La société assure que cette technique « n’a aucun impact pratique sur la qualité ou le contenu des réponses de Claude ». Le « coup de pouce » est désactivé lorsqu’une seule réponse est correcte, par exemple pour un calcul ou du code exécutable. En revanche, les commentaires enfouis dans le code restent éligibles au marquage.
Anthropic insiste également sur le fait que le filigrane ne contient aucune information d’identification : il ne permet pas de remonter à une personne, une organisation ou une conversation.
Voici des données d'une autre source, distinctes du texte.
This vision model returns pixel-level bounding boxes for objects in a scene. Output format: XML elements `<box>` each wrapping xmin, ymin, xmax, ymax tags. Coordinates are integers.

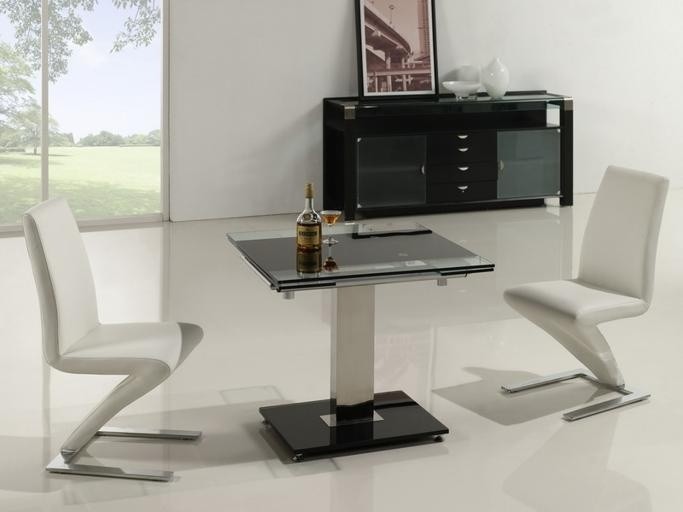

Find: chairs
<box><xmin>23</xmin><ymin>196</ymin><xmax>204</xmax><ymax>483</ymax></box>
<box><xmin>500</xmin><ymin>165</ymin><xmax>669</xmax><ymax>421</ymax></box>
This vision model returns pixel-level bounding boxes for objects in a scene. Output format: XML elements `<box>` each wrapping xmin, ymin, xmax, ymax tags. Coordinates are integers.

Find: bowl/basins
<box><xmin>442</xmin><ymin>81</ymin><xmax>481</xmax><ymax>97</ymax></box>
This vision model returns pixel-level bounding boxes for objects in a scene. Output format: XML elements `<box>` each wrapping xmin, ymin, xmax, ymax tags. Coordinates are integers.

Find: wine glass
<box><xmin>319</xmin><ymin>210</ymin><xmax>342</xmax><ymax>245</ymax></box>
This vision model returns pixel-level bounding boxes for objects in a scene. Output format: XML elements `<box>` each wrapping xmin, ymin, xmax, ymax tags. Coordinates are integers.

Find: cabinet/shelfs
<box><xmin>324</xmin><ymin>90</ymin><xmax>572</xmax><ymax>221</ymax></box>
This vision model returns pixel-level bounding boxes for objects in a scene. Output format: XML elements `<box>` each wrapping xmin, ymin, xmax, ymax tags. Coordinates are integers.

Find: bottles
<box><xmin>296</xmin><ymin>183</ymin><xmax>323</xmax><ymax>274</ymax></box>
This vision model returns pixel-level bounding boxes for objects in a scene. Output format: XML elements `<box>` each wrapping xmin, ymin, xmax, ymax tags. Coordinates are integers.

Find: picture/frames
<box><xmin>355</xmin><ymin>0</ymin><xmax>441</xmax><ymax>99</ymax></box>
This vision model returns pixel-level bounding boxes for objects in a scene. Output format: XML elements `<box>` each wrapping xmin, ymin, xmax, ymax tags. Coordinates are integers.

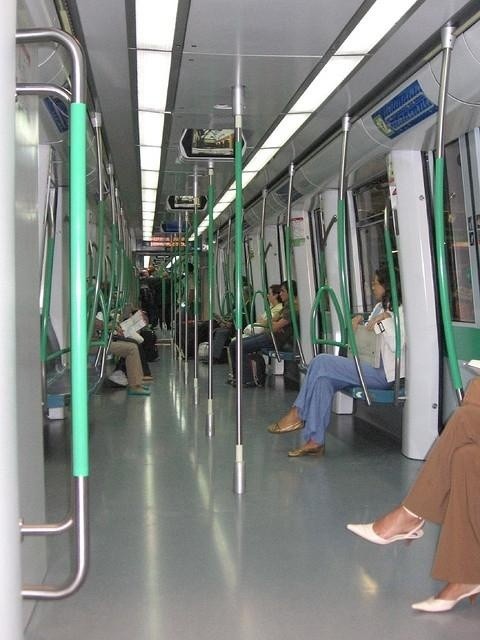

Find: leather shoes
<box><xmin>287</xmin><ymin>444</ymin><xmax>326</xmax><ymax>458</ymax></box>
<box><xmin>266</xmin><ymin>418</ymin><xmax>305</xmax><ymax>433</ymax></box>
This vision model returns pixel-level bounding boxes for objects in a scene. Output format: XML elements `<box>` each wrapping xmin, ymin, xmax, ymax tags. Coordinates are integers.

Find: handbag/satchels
<box><xmin>243</xmin><ymin>322</ymin><xmax>265</xmax><ymax>336</ymax></box>
<box><xmin>345</xmin><ymin>319</ymin><xmax>382</xmax><ymax>370</ymax></box>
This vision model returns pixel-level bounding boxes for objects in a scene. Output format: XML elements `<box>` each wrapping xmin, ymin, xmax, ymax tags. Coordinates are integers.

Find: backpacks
<box><xmin>246</xmin><ymin>354</ymin><xmax>268</xmax><ymax>386</ymax></box>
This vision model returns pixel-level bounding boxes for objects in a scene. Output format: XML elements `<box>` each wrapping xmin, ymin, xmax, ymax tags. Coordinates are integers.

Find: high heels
<box><xmin>410</xmin><ymin>581</ymin><xmax>480</xmax><ymax>615</ymax></box>
<box><xmin>344</xmin><ymin>509</ymin><xmax>426</xmax><ymax>546</ymax></box>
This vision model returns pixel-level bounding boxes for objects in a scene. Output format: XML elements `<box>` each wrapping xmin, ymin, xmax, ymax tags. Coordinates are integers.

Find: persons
<box><xmin>265</xmin><ymin>262</ymin><xmax>407</xmax><ymax>458</ymax></box>
<box><xmin>229</xmin><ymin>279</ymin><xmax>299</xmax><ymax>388</ymax></box>
<box><xmin>342</xmin><ymin>377</ymin><xmax>480</xmax><ymax>615</ymax></box>
<box><xmin>225</xmin><ymin>284</ymin><xmax>285</xmax><ymax>388</ymax></box>
<box><xmin>81</xmin><ymin>261</ymin><xmax>195</xmax><ymax>398</ymax></box>
<box><xmin>200</xmin><ymin>286</ymin><xmax>256</xmax><ymax>365</ymax></box>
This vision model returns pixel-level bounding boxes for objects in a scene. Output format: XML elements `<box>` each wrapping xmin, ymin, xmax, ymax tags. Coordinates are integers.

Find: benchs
<box><xmin>38</xmin><ymin>306</ymin><xmax>120</xmax><ymax>421</ymax></box>
<box><xmin>218</xmin><ymin>288</ymin><xmax>404</xmax><ymax>407</ymax></box>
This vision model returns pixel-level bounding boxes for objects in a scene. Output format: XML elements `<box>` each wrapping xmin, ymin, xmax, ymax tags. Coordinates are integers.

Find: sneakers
<box><xmin>107</xmin><ymin>371</ymin><xmax>155</xmax><ymax>396</ymax></box>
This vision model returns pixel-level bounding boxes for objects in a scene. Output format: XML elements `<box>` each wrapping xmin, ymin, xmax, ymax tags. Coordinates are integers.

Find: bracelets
<box><xmin>383</xmin><ymin>312</ymin><xmax>387</xmax><ymax>320</ymax></box>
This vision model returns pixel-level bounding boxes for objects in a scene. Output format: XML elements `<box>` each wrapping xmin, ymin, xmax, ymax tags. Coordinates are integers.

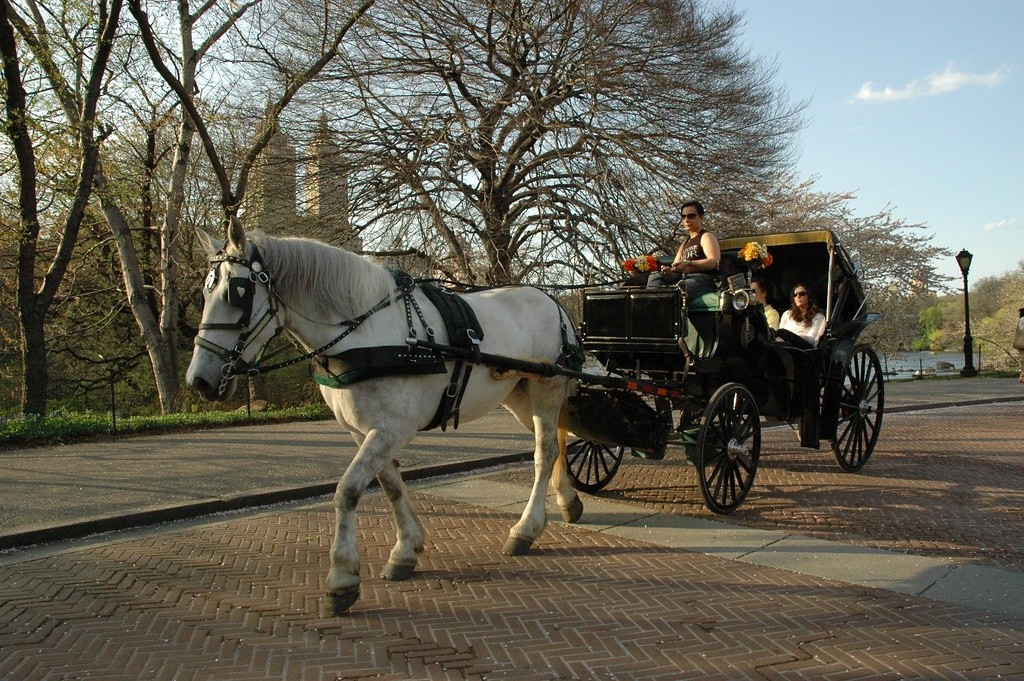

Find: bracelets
<box><xmin>683</xmin><ymin>259</ymin><xmax>689</xmax><ymax>264</ymax></box>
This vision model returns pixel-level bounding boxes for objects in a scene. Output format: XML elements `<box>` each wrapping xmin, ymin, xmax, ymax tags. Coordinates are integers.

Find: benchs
<box><xmin>623</xmin><ymin>251</ymin><xmax>751</xmax><ymax>311</ymax></box>
<box><xmin>776</xmin><ymin>306</ymin><xmax>833</xmax><ymax>386</ymax></box>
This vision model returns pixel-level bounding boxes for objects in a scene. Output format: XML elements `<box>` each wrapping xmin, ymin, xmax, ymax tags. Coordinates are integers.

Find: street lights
<box><xmin>955</xmin><ymin>247</ymin><xmax>979</xmax><ymax>378</ymax></box>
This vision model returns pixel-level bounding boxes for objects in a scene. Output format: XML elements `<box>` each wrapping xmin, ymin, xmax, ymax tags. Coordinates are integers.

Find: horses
<box><xmin>183</xmin><ymin>214</ymin><xmax>584</xmax><ymax>620</ymax></box>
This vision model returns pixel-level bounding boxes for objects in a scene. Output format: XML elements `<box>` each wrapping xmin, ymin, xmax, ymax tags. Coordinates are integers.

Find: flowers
<box><xmin>623</xmin><ymin>255</ymin><xmax>658</xmax><ymax>286</ymax></box>
<box><xmin>738</xmin><ymin>241</ymin><xmax>773</xmax><ymax>273</ymax></box>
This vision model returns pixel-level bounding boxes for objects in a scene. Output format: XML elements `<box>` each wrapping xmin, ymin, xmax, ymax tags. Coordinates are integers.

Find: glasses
<box><xmin>792</xmin><ymin>290</ymin><xmax>808</xmax><ymax>297</ymax></box>
<box><xmin>751</xmin><ymin>288</ymin><xmax>764</xmax><ymax>293</ymax></box>
<box><xmin>680</xmin><ymin>213</ymin><xmax>700</xmax><ymax>219</ymax></box>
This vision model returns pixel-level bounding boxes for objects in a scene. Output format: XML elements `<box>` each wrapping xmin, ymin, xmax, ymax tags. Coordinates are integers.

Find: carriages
<box><xmin>186</xmin><ymin>214</ymin><xmax>885</xmax><ymax>618</ymax></box>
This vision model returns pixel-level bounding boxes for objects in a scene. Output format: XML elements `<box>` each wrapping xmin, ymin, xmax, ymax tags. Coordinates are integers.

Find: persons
<box><xmin>660</xmin><ymin>200</ymin><xmax>825</xmax><ymax>351</ymax></box>
<box><xmin>1013</xmin><ymin>307</ymin><xmax>1024</xmax><ymax>382</ymax></box>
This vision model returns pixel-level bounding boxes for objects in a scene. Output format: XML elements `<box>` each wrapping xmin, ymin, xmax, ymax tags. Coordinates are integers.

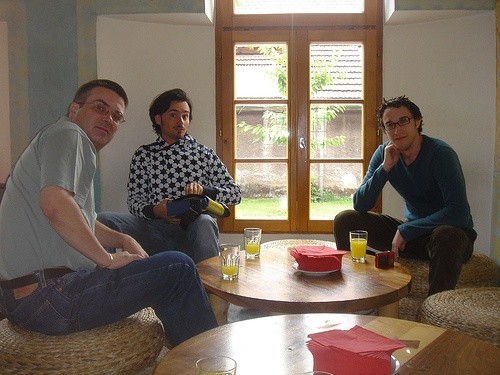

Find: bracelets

La vérification repose sur une clé détenue uniquement par Anthropic. En pratique, aucun acteur extérieur ne peut donc contrôler quoi que ce soit tant que le service de détection promis n’est pas disponible, et aucune date n’a été fournie. La détection faiblit sur les passages courts, où le nombre de choix lexicaux est insuffisant pour établir un signal robuste. Anthropic reconnaît enfin que la relecture, le résumé ou la traduction peuvent laisser une empreinte sur des textes écrits à l’origine par des humains.
Des dizaines d’abonnés payants ont commencé cette semaine à résilier leur offre, décrivant ce marquage comme une « lettre écarlate » qu’une simple réécriture ne suffit pas à effacer.
Calendrier du déploiement du filigrane
La polémique enfle depuis environ deux semaines. Les obligations de transparence prévues à l’article 50 de l’AI Act européen sont entrées en vigueur le 2 août, assorties de sanctions pouvant atteindre 15 millions d’euros ou 3 % du chiffre d’affaires mondial annuel.
Anthropic a d’abord mis à jour ses pages d’assistance, avant de publier, le 14 août, une note technique plus fouillée, après des critiques visant un premier document jugé purement déclaratif.
L’essai de Gruber a été mis en ligne deux jours plus tard. Les premiers échos de résiliations sont apparus dans la foulée, tandis que les anciennes versions de Claude restent, pour l’instant, dépourvues de filigrane. La société assure toutefois qu’elle étendra progressivement ce marquage à ces modèles au cours des prochains mois.